In this case, the Board's written decision contains a single statement of reasons in support of the unsuitability finding and the postponement. This was insufficient for there is no indication that the two questions were considered separately. After setting forth the legal requirements for unsuitability and postponement findings, the Board stated that respondent "meets the criteria for a two year denial." The Board then concluded that "[t]he panel arrived at said findings of unsuitability and two year denial by reason of the following," and proceeded to recite three reasons. (See ante, at p. 467.) These conclusory statements failed to comply with the intent of section 3041.5, since it is virtually impossible to know the precise factors which led the Board to postpone annual review.
The Board's application of the parole suitability hearing postponement provisions of section 3041.5 to respondent did not violate the ex post facto clauses of the state or federal Constitutions. The Board is required, however, to support all such postponement determinations with a separate statement of reasons, as section 3041.5, subdivision (b) requires.
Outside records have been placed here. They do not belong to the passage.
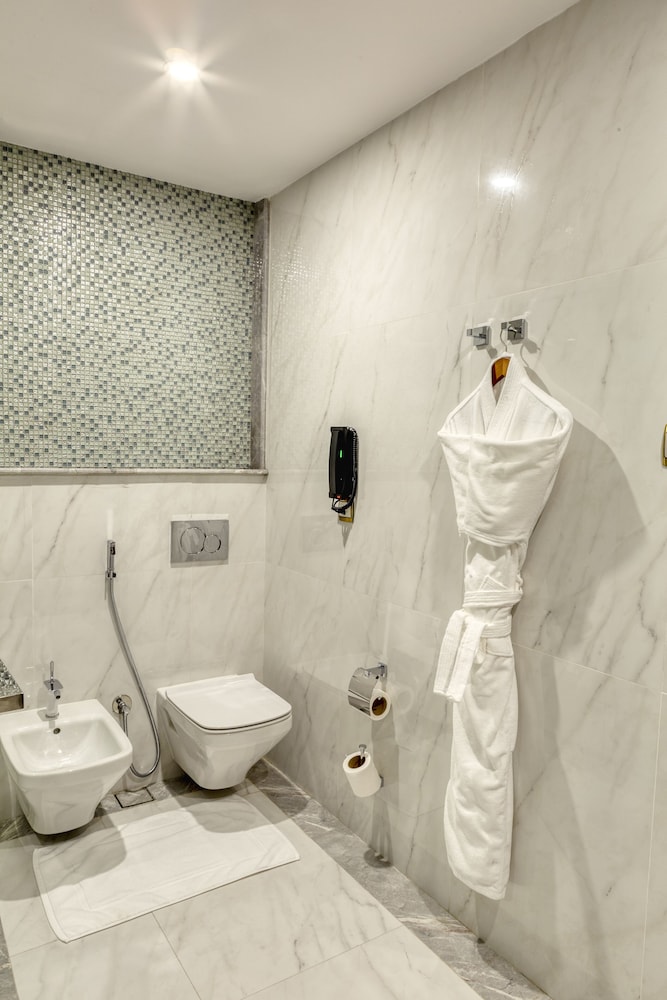 Superior Queen Room - Photo 4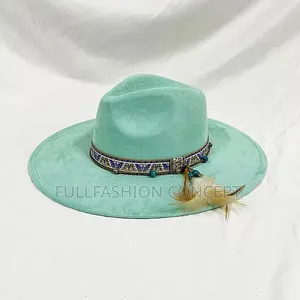 Clothes, Hat, Accessories and More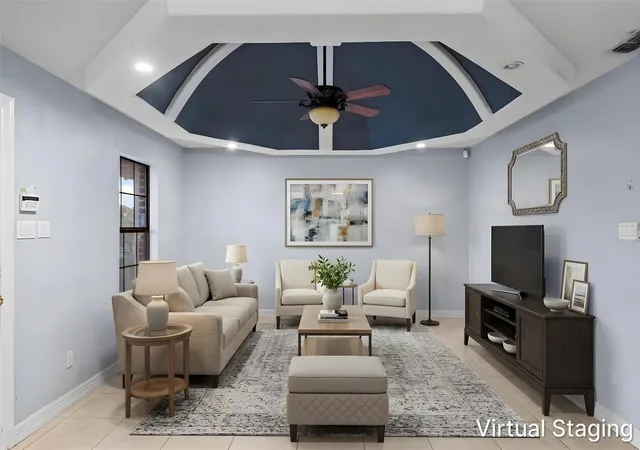 5th image of 804 Sebastian Ct, Pharr, TX 78577 | MLS# 25388426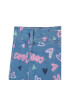 Billieblush Дънкови шорти U14663 Бежов Regular Fit - Pepit.bg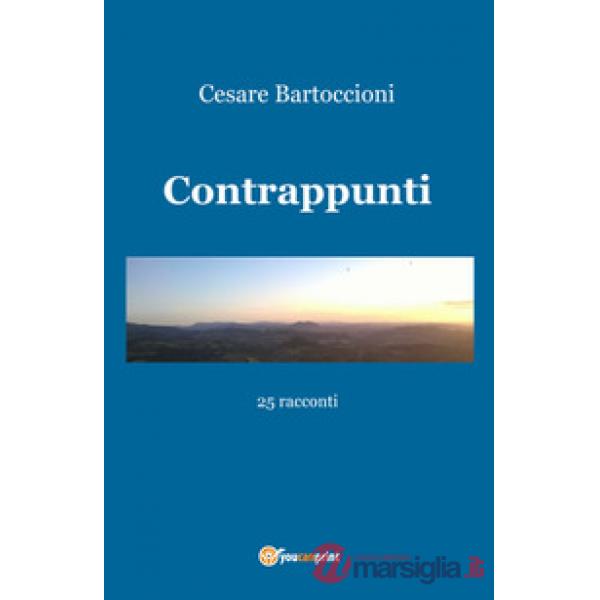Contrappunti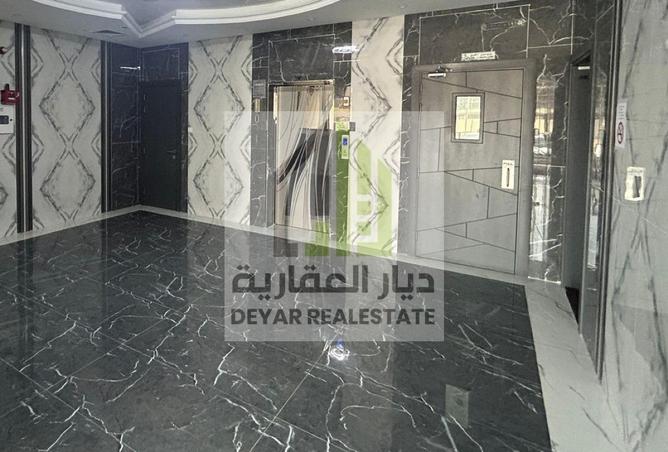 15646079 - Property Image 3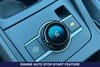 21 imagen en miniatura de 2026 Volkswagen Tiguan 2.0T SE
The court having received and filed a certified copy of a certificate evidencing the death of respondent Lawrence Jackson during the pendency of this appeal, all proceedings in the cause have permanently abated. The superior court is directed to enter its order to that effect. (See People v. Dail (1943) 22 Cal.2d 642, 659 [ 140 P.2d 828]; People v. de St. Maurice (1913) 166 Cal. 201, 202 [ 135 P. 952].)
Mosk, J., Kaus, J., Broussard, J., Reynoso, J., Grodin, J., and Lucas, J., concurred.
Respondent's petition for a rehearing was denied September 19, 1985.